Un ancien bijoutier a été trouvé coupable d’avoir acheté des bijoux volés lors d’un cambriolage, pour une somme de Rs 18 000. La magistrate Ida Dookhy-Rambarun, siégeant en cour intermédiaire, a accordé plus de crédit au témoignage des témoins dans cette affaire, qui ont tout deux affirmé avoir volé ces bijoux et les avoir vendus à l’accusé, que l’un d’eux connaissait.

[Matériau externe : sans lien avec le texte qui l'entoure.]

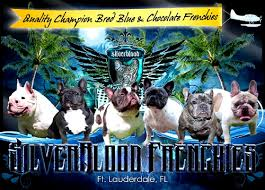our blue french bulldog puppies for here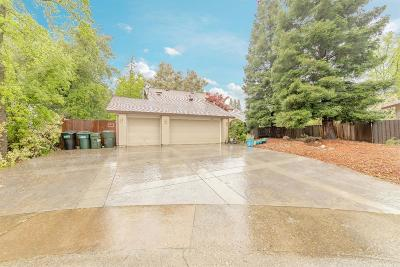 Orangevale Single Family Home For Sale: 6437 Breezewood Court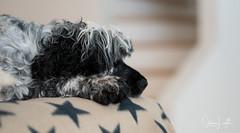 2018 - 01_06 - Landscape - Animal - Gertie 02.jpg (stevenlazar) Tags: 2018 grey gertie dog australia animals largs adelaide southaustralia cockerspaniel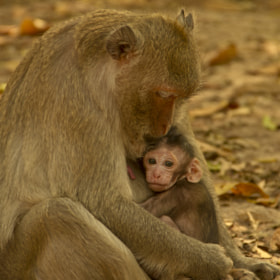 Babie Monkey by Manuel Benito Oter (mnlbnt) on 500px.com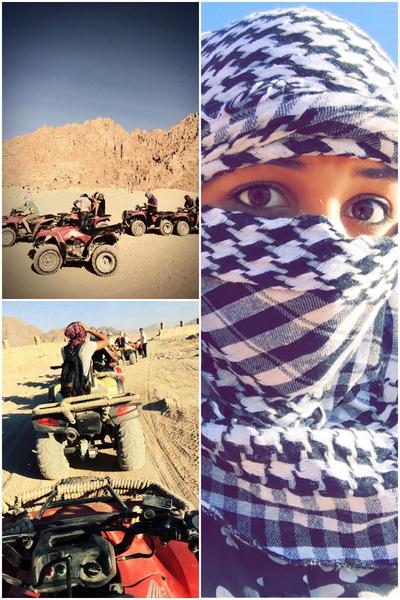 maramshaheen's Profile Photo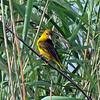 Lesser Masked Weaver ?, St Lucia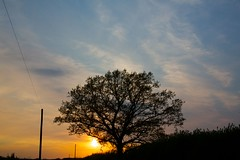 yesterday (peet-astn) Tags: sunset sun tree wire tramonto poles yesterday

L’accusé, qui tenait une bijouterie jusqu’en 2012, a été reconnu coupable d’avoir acheté des bijoux volés lors d’un cambriolage commis le 7 novembre 2012. Il avait plaidé non-coupable. Lors du procès, l’instigateur du cambriolage, assigné comme témoin, devait affirmer que c’était lui qui avait négocié avec l’accusé pour lui vendre ces bijoux pour une somme de Rs 18 000. Le témoin a identifié l’accusé en cour comme étant celui qui a acheté ces bijoux. Lorsqu’il a déposé sous serment, l’accusé devait nier les accusations portées contre lui, déclarant que le témoin mentait. Dans son jugement, la magistrate Dookhy-Rambarun a trouvé que la version du témoin était crédible, et qu’elle concordait avec celle d’un autre témoin, également impliqué dans ce cambriolage. Ce dernier avait déclaré que les bijoux avaient bien été volés et vendus à l’accusé. La magistrate devait de plus trouver que l’accusé n’a jamais remis en question la déclaration du témoin en cour, choisissant de ne pas le confronter en cour. Elle a statué que l’élément de connaissance de cause a été établi étant donné que l’accusé était un ancien bijoutier et aurait dû se rendre compte que les bijoux achetés avaient été volés étant donné le prix dérisoire auquel il les a eus.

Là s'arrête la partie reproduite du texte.